## INFORMATION SUPPLIED
################
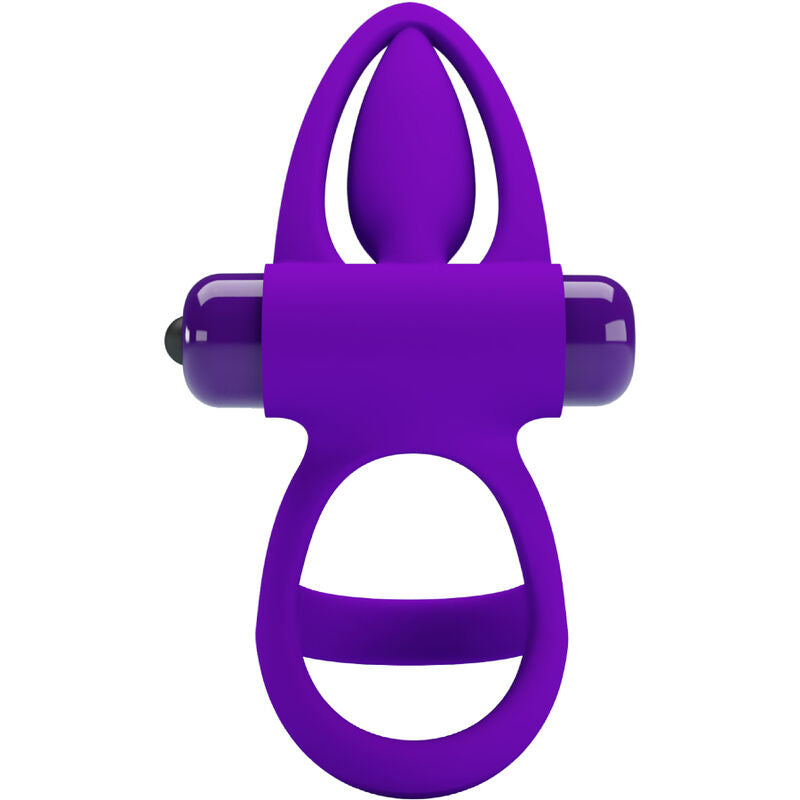 Cockring Violet En Silicone Pour Couples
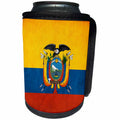 3dRose Flags - Ecuador Flag - Can Cooler Bottle Wrap (cc_28242)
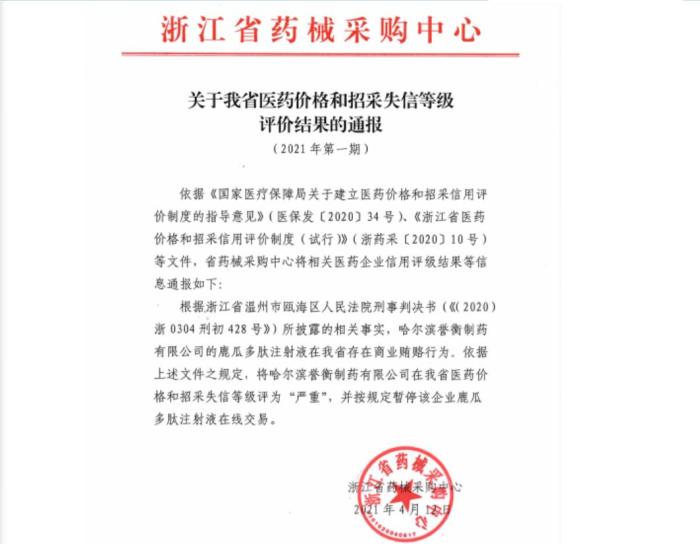 昆明严惩药企商业贿赂！首例严重失信企业处罚结果公布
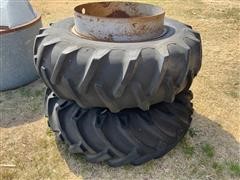 Firestone 18.4-30 Tires & Rims 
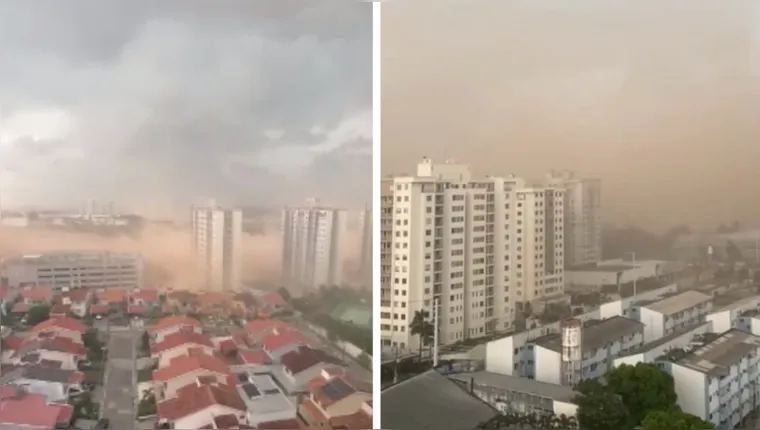 Imagem ilustrativa da notícia Vídeo: "tempestade de areia" assusta moradores em Manaus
################
## WHAT NEEDS TO BE DONE
Put the text of the rows above into a JSON list of strings, one string per row, leaving the pictures out and skipping any row with no text.

## YOUR RESPONSE
[
  " Cockring Violet En Silicone Pour Couples",
  " 3dRose Flags - Ecuador Flag - Can Cooler Bottle Wrap (cc_28242)",
  " 昆明严惩药企商业贿赂！首例严重失信企业处罚结果公布",
  " Firestone 18.4-30 Tires & Rims ",
  " Imagem ilustrativa da notícia Vídeo: \"tempestade de areia\" assusta moradores em Manaus"
]